- Your assignment: Set each record down exactly, excluding all images.
+ + + + +
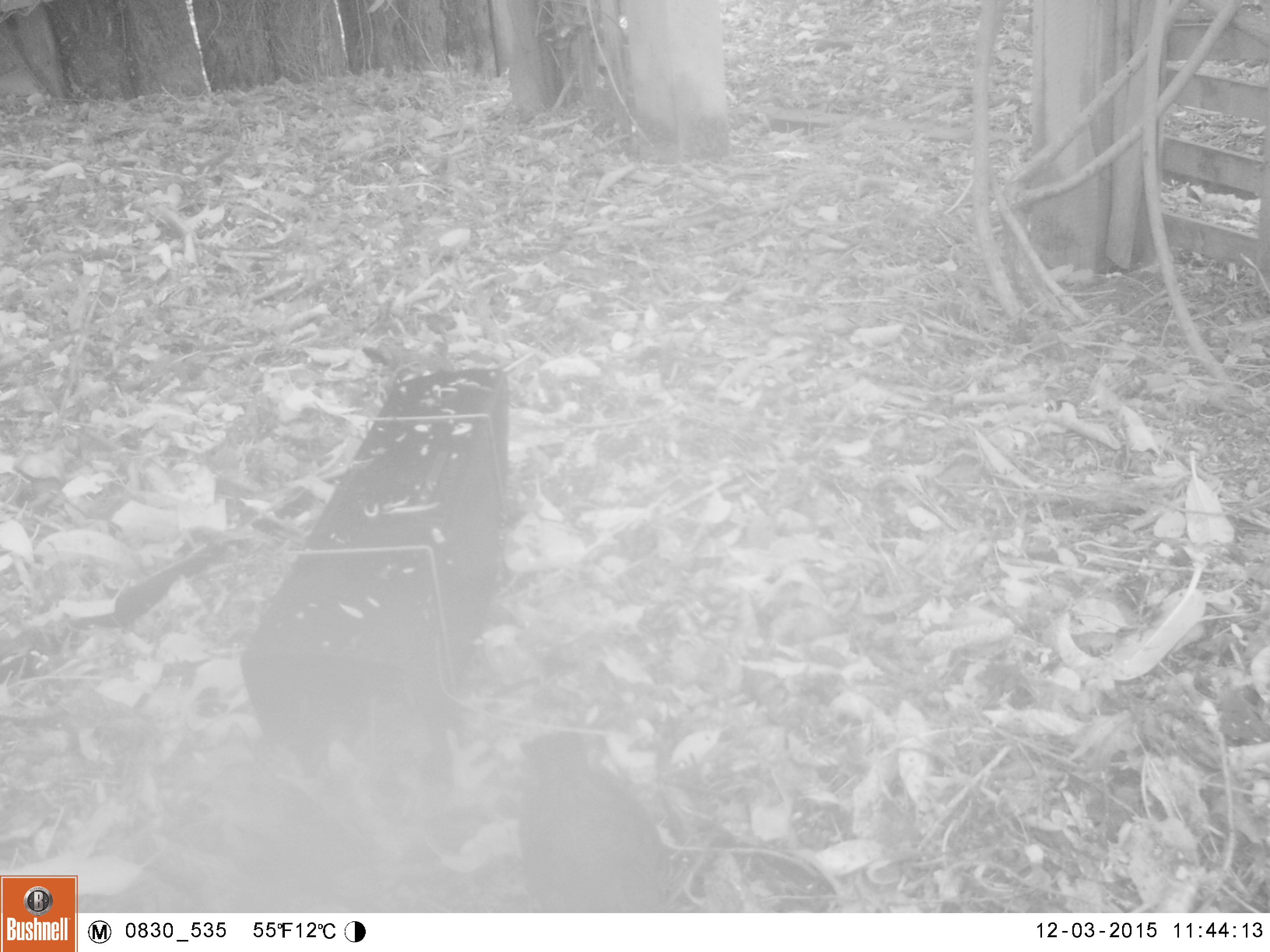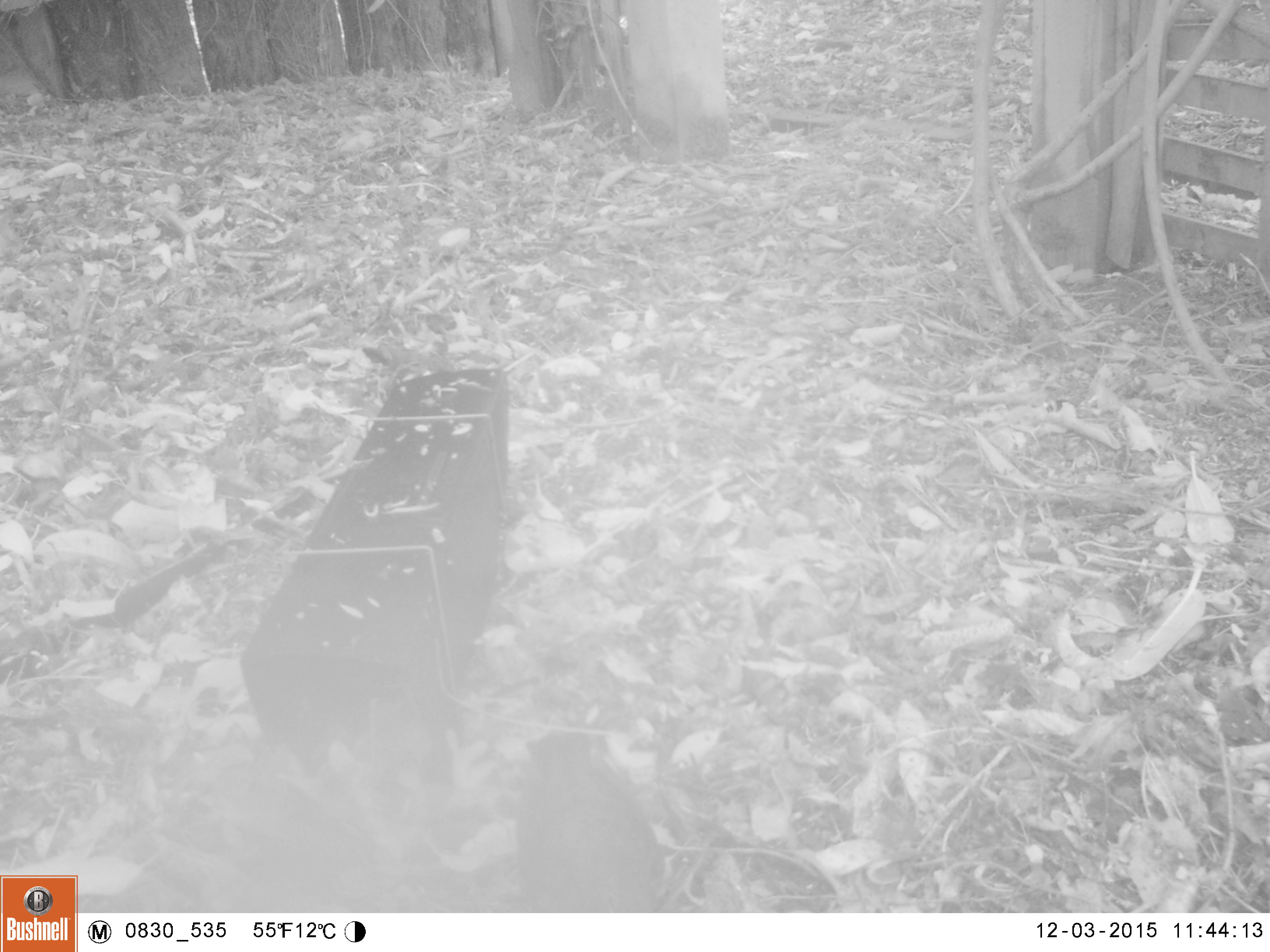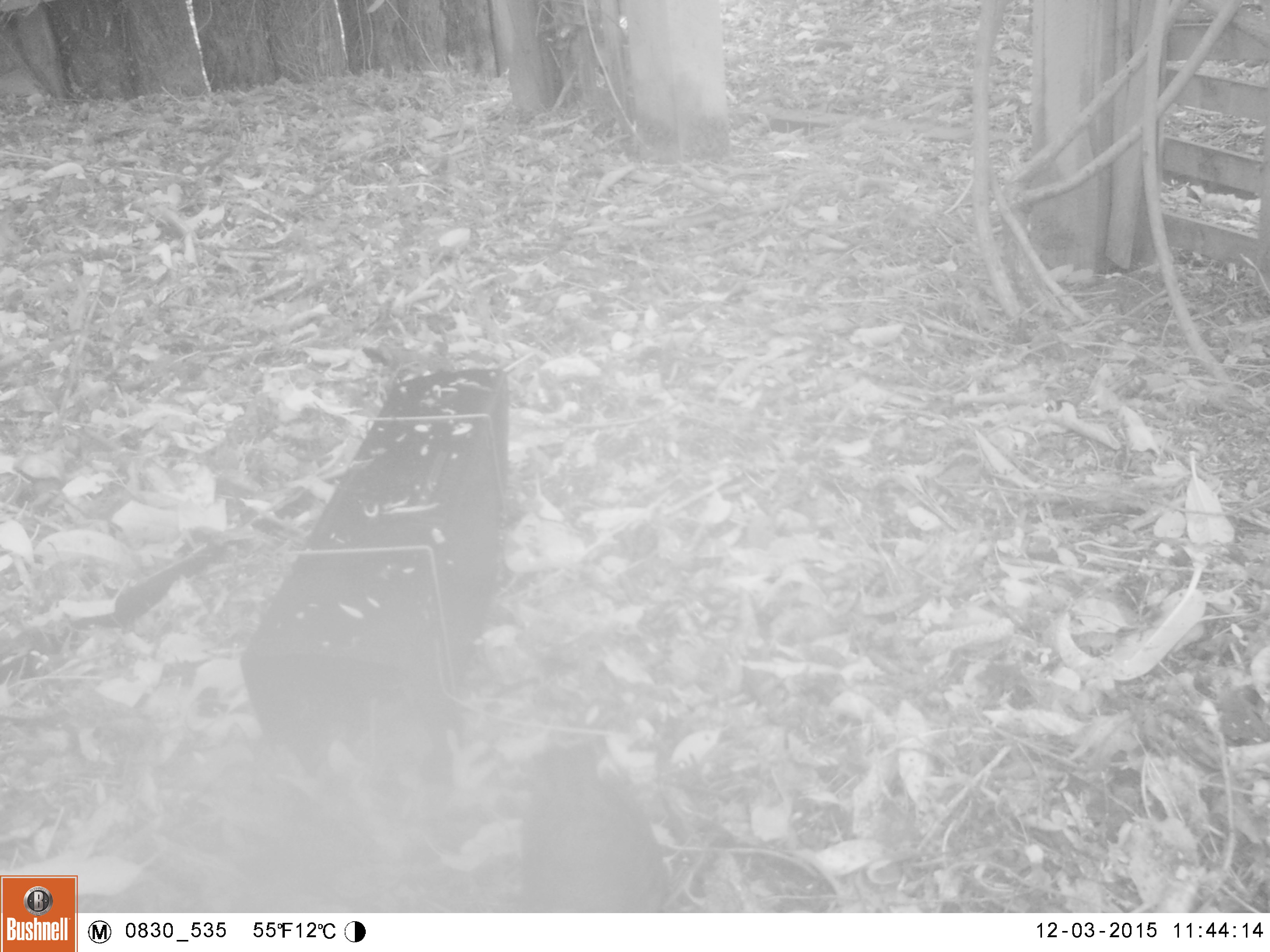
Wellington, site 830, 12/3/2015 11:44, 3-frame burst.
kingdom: Animalia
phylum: Chordata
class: Aves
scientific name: Aves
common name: bird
+ + + + +
- Solution for this task:
Wellington, site 830, 12/3/2015 11:44, 3-frame burst.
kingdom: Animalia
phylum: Chordata
class: Aves
scientific name: Aves
common name: bird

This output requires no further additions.